A tag points to exactly one version; re-tagging moves it.

Curating examples

  • From the live taskImport loaded instances (or POST .../import_instances) turns the task's loaded instances into examples.
  • From ingested traces onlyImport ingested traces (or POST .../import_traces) imports just the runtime-ingested traces (webhook / LangSmith / Langfuse), optionally filtered to one source.
  • With human annotations as references — tick include human annotations as references (or pass include_annotations: true). The aggregated human annotation per scheme becomes each example's reference_outputs. Two methods (aggregation_method):
    • majority (default) — exact-match majority vote; vote counts + agreement recorded in metadata.
    • dawid_skeneworker-reliability-weighted consensus. Dawid-Skene jointly estimates each annotator's reliability (via EM over their confusion matrices) and re-weights votes accordingly, so a careful annotator outvotes a careless one and you get a per-example confidence. This is the standard upgrade over majority vote for noisy crowds; per-annotator reliability and per-example confidence are recorded in metadata. (See potato/server_utils/consensus.py.)
  • Via the API — add examples directly (see below).
  • Otherwise reference outputs can be added later, or scored against metadata['outputs'].

Experiments

An experiment runs one or more evaluators against a dataset version and records per-example results plus aggregate scores. Pick a dataset and evaluators on the overview page and click Run, or POST .../experiments/run.
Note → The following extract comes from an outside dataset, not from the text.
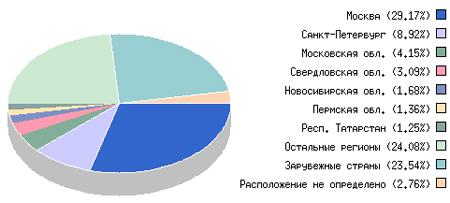 География посещений сектора «Строительство» в Рунете, 2009 г.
The flagship agent evaluators (trajectory_match, tool_use, tool_call_accuracy, llm_trajectory_judge) appear first in the picker. See Evaluators for the full list and semantics.

LLM-judge evaluators call your configured ai_support endpoint and may take a while on large datasets.

Comparing experiments

Select two or more experiments and Compare to see aggregate scores side by side. The first is the baseline; deltas and the best value per metric are highlighted so regressions stand out.

Each delta is annotated with a paired-bootstrap significance badge and a 95% confidence interval, computed per-example against the baseline (aligned by example_id). A change is flagged significant only when its CI excludes 0 — so a +0.02 that's really noise reads as n.s., while a decisive gain reads as significant. This is the same statistics layer (potato/server_utils/eval_stats.py: bootstrap CIs, Wilson intervals for win-rates, paired significance) used by the Model Arena leaderboard, so error bars and significance are consistent across the suite.

Export to fine-tuning data

Any dataset version exports to JSONL for fine-tuning, reusing the same record shapes as the trajectory correction exporter:

  • SFT{"prompt": <inputs>, "completion": <reference_outputs>} (examples without reference_outputs are skipped).
  • DPO{"prompt": <inputs>, "chosen": <reference_outputs>, "rejected": <metadata.rejected | metadata.outputs>} (examples without both are skipped).

Use the Export SFT / Export DPO buttons on the dataset detail page, or:

curl -OJ "http://localhost:8000/datasets/api/datasets/agent-eval-v1/export?format=sft"

The X-Skipped-Examples response header reports how many examples were skipped.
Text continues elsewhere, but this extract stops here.